Il y eut un silence.

– Son Excellence s'étonne, dit enfin le Jésuite, mais elle sait que les femmes ont parfois des subtilités qu'ignorent les cerveaux masculins et elle est passionnée de ce que vous allez lui apprendre. Parlez donc, Madame.

– Eh bien, Son Excellence n'a-t-elle pas songé que le Roi des Rois pourrait être tenté de faire un mauvais usage de cette nouvelle machine ?... Par exemple de décider qu'étant donné sa nouveauté, son originalité, elle ne servirait qu'aux supplices des grands seigneurs de son pays ?... Et qu'il serait très indiqué de l'expérimenter avec l'un des plus grands parmi les grands, son meilleur sujet, tel Son Excellence ici présente ? Surtout si sa mission se révèle un échec pour les espérances du Roi des Rois...

Au fur et à mesure que le Jésuite traduisait le visage du prince s'éclairait. Au grand soulagement de tous il se mit à rire.

– Fouzoul Khanoum !2 s'exclama-t-il.

Les mains croisées sur la poitrine il s'inclina plusieurs fois vers la jeune femme.

– Il dit que votre conseil est digne de la sagesse de Zoroastre lui-même... Qu'il renonce à son projet de rapporter le supplice de la roue dans son pays... qui en possède déjà une variété assez impressionnante... Et il vous demande de l'accompagner maintenant jusqu'à sa demeure... pour vous offrir une collation.

Mohammed Bachtiari bey prit la tête du cortège en entraînant tout son monde derrière lui. D'un coup il était devenu le charme et la prévenance mêmes. Le chemin s'effectua en échange de politesses exquises au cours desquelles Angélique s'entendit gratifier à travers les lèvres en lame de couteau du religieux qui les débitait d'une voix de chapelet, de « tendre gazelle de kashan », de « rose de Zendé Roud d'Ispahan » et pour finir de « Lys de Versailles ». Ils parvinrent rapidement à la demeure provisoire où l'ambassadeur avait élu domicile en attendant de faire son entrée solennelle dans Versailles et à Paris. C'était une maison de campagne assez modeste avec un jardin aux pelouses jaunies à peine garni de trois ou quatre statues verdâtres.
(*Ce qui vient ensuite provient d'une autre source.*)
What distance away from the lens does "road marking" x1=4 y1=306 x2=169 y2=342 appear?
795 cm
Bachtiari bey s'excusa de l'indigence de sa résidence. Il s'y était installé parce que le propriétaire y avait fait construire des bains turcs et qu'il pouvait ainsi procéder à ses ablutions rituelles et se maintenir en état de propreté. La pensée que toutes les maisons parisiennes n'avaient pas leur établissement thermal le confondait. Au brouhaha de l'arrivée quelques autres domestiques persans accoururent, tous armés de sabres et de poignards. Derrière eux deux gentilshommes français surgirent à leur tour. L'un d'eux, dont l'énorme perruque essayait de compenser la petite taille, s'exclama d'un ton aigre :

– Encore une courtisane ! Père Richard vous ne comptez pas, j'espère, loger cette créature ici. M. Dionis s'oppose à ce qu'on profane plus longtemps sa demeure.

– Je n'ai pas dit cela, protesta l'autre. Je comprends que Son Excellence ait besoin de distraction...

– Ta ta ta, interrompit le petit homme hargneux, si le prince veut se distraire il n'a qu'à se rendre à Versailles présenter ses lettres de créance au lieu de se complaire à prolonger indéfiniment une situation éhontée.

Le Jésuite pouvant enfin placer un mot présenta Angélique. L'homme à la perruque passa par toutes les couleurs.